From an anonymous personnel director quoted by Mike Sando of ESPN Insider: "I haven't completely lost faith in him, but I thought he could be a guy who could tilt the field more. Now I think he has fallen more in line with the game manager and not a guy who is going to pull it out by himself."

From Rivers McCown in Football Outsiders Almanac 2016: "Ryan lacks prototype arm strength but has every other trait you'd want in a quarterback. Perhaps he was pressing to do more to make up for the players around him. Perhaps they were the sort of mishaps that happen when you try to teach an old veteran quarterback new tricks … or perhaps it was the start of an early decline."
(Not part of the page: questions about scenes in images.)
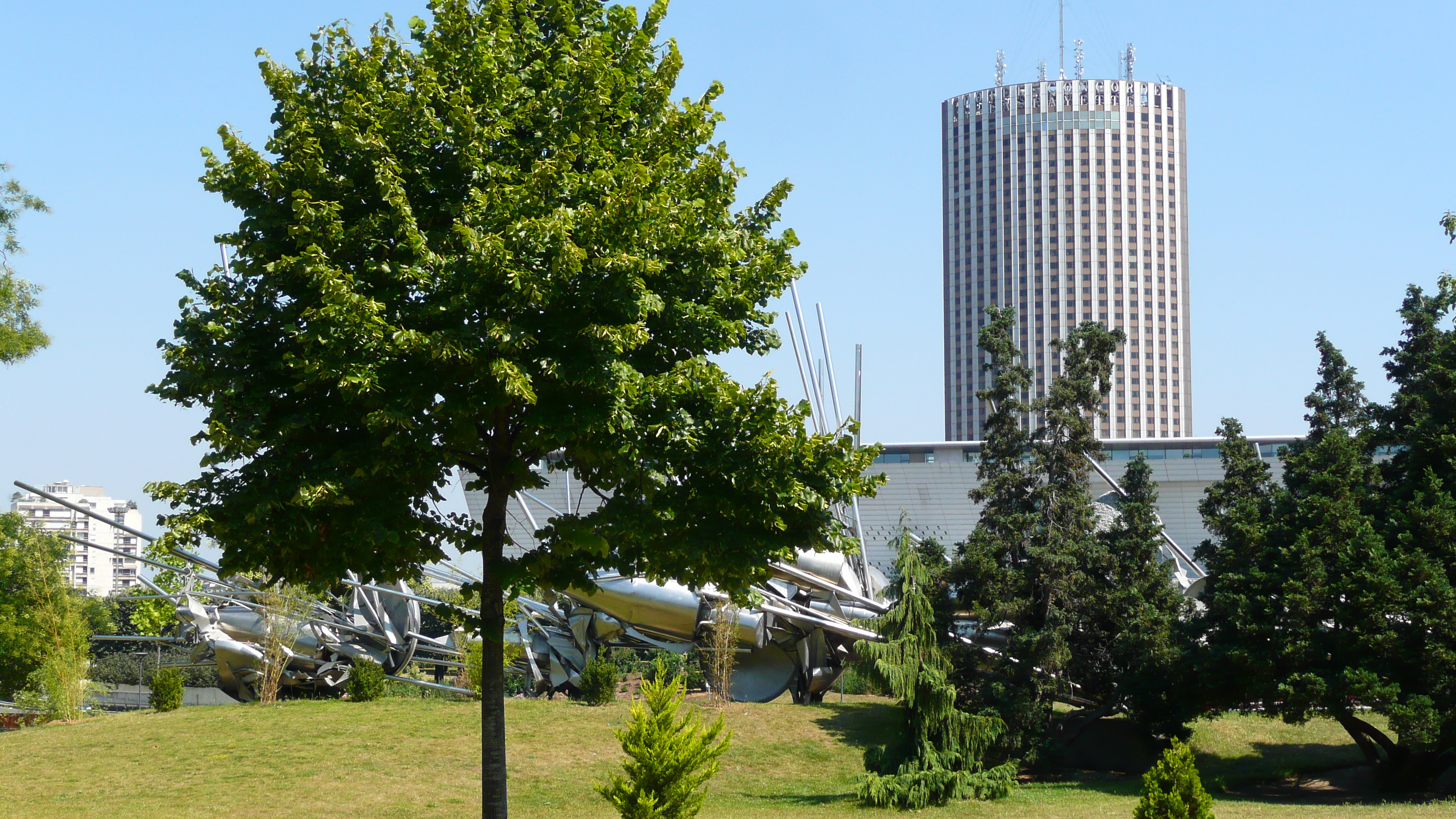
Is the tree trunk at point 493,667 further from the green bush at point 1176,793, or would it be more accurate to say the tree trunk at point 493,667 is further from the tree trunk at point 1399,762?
the tree trunk at point 1399,762

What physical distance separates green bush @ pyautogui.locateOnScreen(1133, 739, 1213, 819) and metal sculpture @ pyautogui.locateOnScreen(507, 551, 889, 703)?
47.3 feet

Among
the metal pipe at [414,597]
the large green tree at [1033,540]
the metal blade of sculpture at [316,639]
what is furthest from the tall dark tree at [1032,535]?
the metal blade of sculpture at [316,639]

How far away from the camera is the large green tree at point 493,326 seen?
10.6 m

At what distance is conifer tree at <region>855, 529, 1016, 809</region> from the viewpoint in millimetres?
20578

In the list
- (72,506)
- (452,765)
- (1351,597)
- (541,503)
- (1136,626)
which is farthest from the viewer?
(1136,626)

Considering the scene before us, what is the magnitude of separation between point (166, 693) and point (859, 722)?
15.6m

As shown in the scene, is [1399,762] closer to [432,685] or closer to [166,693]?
[432,685]

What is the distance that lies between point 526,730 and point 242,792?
624 centimetres

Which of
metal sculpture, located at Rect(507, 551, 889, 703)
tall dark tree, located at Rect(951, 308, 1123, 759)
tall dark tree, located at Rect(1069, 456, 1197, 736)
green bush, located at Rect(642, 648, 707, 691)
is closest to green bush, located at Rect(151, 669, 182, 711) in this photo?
metal sculpture, located at Rect(507, 551, 889, 703)

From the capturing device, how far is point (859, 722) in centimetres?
2697

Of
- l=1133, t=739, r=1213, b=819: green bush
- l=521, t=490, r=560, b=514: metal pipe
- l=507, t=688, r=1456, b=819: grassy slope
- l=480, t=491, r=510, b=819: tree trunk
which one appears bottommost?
l=507, t=688, r=1456, b=819: grassy slope

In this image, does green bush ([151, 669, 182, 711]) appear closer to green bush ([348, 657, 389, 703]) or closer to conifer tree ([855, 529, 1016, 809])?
green bush ([348, 657, 389, 703])

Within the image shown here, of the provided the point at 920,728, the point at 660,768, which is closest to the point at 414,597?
the point at 920,728

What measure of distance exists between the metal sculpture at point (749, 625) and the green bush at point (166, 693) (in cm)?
824
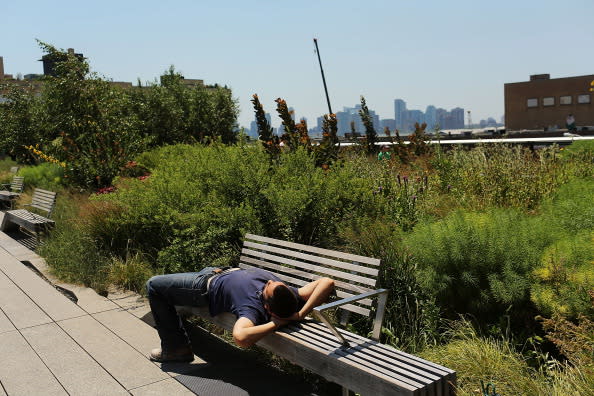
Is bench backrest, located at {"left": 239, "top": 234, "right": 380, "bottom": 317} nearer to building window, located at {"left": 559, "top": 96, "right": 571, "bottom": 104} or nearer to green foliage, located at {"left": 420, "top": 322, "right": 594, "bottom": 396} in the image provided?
green foliage, located at {"left": 420, "top": 322, "right": 594, "bottom": 396}

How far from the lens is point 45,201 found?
399 inches

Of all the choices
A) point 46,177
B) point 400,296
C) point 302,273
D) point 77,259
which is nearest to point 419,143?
point 77,259

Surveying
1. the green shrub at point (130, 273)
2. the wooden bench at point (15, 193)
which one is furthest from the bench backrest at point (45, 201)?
the green shrub at point (130, 273)

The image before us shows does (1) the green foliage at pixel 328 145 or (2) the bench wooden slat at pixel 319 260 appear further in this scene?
(1) the green foliage at pixel 328 145

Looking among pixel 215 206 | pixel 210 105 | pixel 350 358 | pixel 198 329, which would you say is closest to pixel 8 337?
pixel 198 329

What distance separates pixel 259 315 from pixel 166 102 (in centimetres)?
1892

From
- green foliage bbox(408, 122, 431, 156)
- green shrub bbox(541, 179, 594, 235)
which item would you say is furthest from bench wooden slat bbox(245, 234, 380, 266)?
green foliage bbox(408, 122, 431, 156)

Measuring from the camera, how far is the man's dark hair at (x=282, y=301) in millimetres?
3680

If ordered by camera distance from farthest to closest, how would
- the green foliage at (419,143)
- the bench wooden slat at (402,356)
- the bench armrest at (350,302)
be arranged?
the green foliage at (419,143) < the bench armrest at (350,302) < the bench wooden slat at (402,356)

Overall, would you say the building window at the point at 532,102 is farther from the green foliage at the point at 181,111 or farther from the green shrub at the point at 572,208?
the green shrub at the point at 572,208

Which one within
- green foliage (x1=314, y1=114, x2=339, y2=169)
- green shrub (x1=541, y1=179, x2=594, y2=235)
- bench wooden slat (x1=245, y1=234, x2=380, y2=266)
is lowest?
bench wooden slat (x1=245, y1=234, x2=380, y2=266)

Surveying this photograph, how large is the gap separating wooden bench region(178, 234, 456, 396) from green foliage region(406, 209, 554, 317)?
0.55 meters

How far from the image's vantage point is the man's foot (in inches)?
168

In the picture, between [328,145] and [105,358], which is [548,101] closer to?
[328,145]
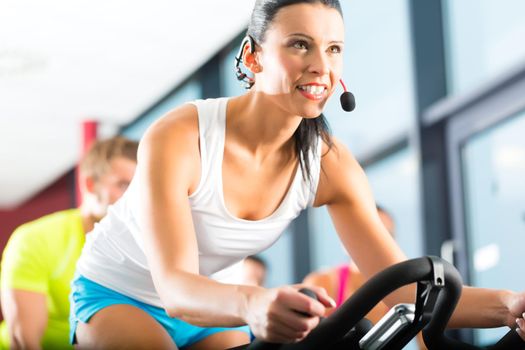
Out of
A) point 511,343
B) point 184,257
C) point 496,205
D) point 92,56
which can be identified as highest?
point 92,56

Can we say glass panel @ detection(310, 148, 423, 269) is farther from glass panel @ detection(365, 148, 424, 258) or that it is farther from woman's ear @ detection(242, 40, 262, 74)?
woman's ear @ detection(242, 40, 262, 74)

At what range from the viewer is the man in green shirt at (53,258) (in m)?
2.53

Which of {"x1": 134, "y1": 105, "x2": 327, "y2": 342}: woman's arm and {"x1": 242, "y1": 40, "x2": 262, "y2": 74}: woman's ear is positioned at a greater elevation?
{"x1": 242, "y1": 40, "x2": 262, "y2": 74}: woman's ear

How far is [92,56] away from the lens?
5.88 metres

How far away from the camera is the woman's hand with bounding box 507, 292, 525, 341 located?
121cm

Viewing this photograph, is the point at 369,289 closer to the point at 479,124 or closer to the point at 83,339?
the point at 83,339

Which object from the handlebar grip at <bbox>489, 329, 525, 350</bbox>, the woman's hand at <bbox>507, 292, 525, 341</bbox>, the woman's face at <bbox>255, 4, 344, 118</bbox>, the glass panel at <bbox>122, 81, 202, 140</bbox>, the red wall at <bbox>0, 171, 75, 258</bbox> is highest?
the glass panel at <bbox>122, 81, 202, 140</bbox>

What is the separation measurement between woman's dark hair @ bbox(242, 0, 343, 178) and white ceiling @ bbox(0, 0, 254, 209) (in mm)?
3667

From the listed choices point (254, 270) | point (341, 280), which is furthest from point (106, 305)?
point (254, 270)

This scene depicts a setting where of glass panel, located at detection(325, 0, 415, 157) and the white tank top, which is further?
glass panel, located at detection(325, 0, 415, 157)

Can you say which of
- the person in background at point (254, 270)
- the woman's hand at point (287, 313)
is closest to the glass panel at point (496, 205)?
the person in background at point (254, 270)

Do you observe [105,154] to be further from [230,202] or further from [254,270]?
[254,270]

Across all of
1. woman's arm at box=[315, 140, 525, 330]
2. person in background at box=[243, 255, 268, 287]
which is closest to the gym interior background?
person in background at box=[243, 255, 268, 287]

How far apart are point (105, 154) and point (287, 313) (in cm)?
180
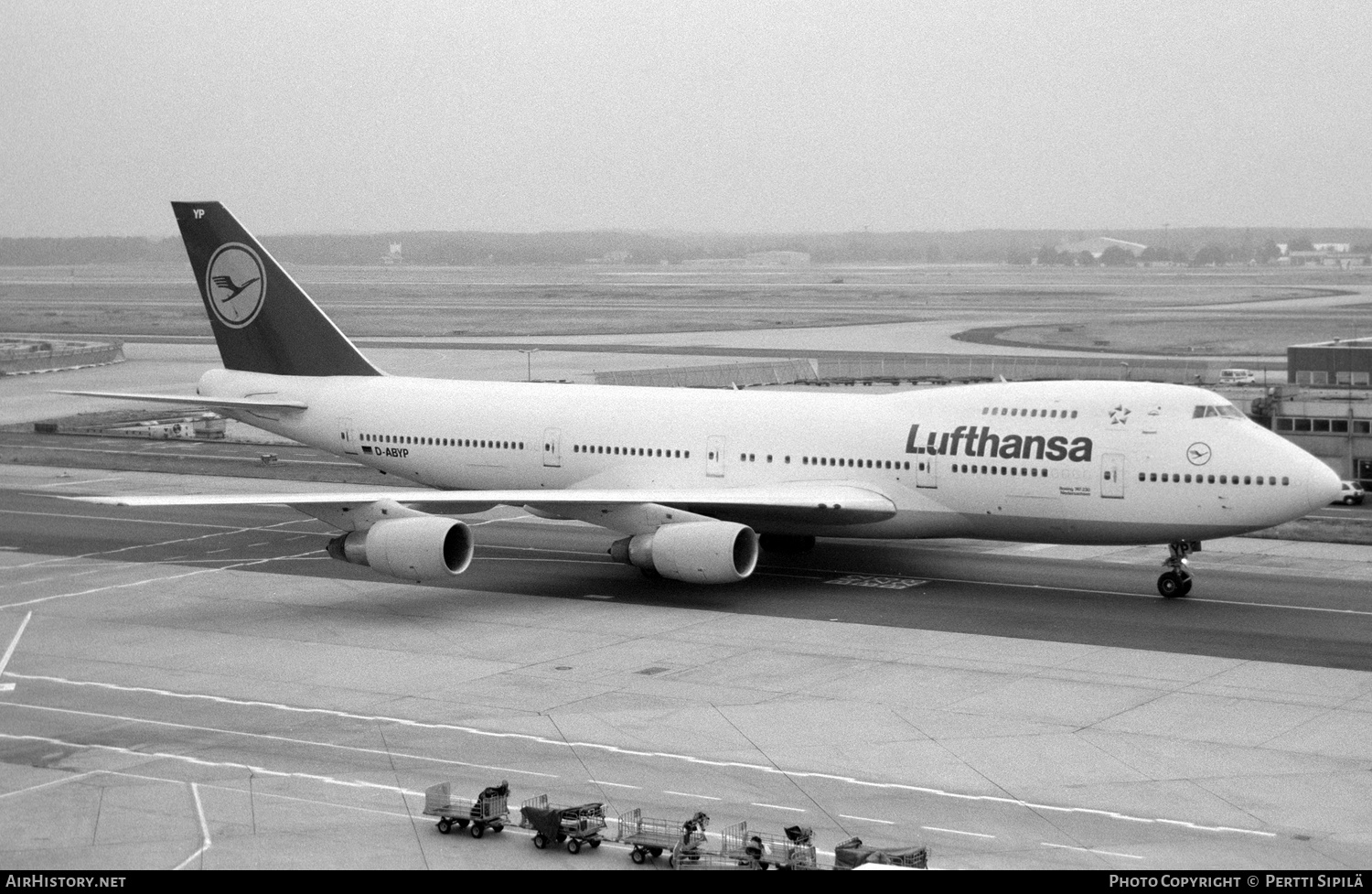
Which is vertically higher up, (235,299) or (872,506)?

In NFL.com's latest list of 100 best players (as voted by players), Ryan was omitted. He was 77th last summer, 17th in 2013. In Sando's annual rankings of quarterbacks, Ryan was 13th overall – down from 11th last year and an eighth-place tie in 2014 – and near the bottom of Tier 2. He trailed Eli Manning, Carson Palmer and Tony Romo. In Monson's ranking of position groups, the Falcons' quarterbacks ranked eighth.

Ryan fits the definition of a franchise quarterback: At 31, he has held the position for eight seasons without the Falcons once feeling a need to upgrade. But if he hasn’t risen to the level of Tom Brady or Aaron Rodgers or Peyton-in-his-prime by now, it’s not apt to happen. Weird as it sounds, Ryan can be classified as underrated and overrated. He has never been what’s wrong with the Falcons, but he hasn’t hoisted them to the highest of heights.

There is, however, one sobering note. From McCown: “We’re more inclined to be skeptical that Ryan’s skill went down a level (last season), but non-elite quarterbacks don’t tend to have pretty ends.”

Gulp. If Ryan is indeed in decline …

On second thought, let’s not think about that. Too scary.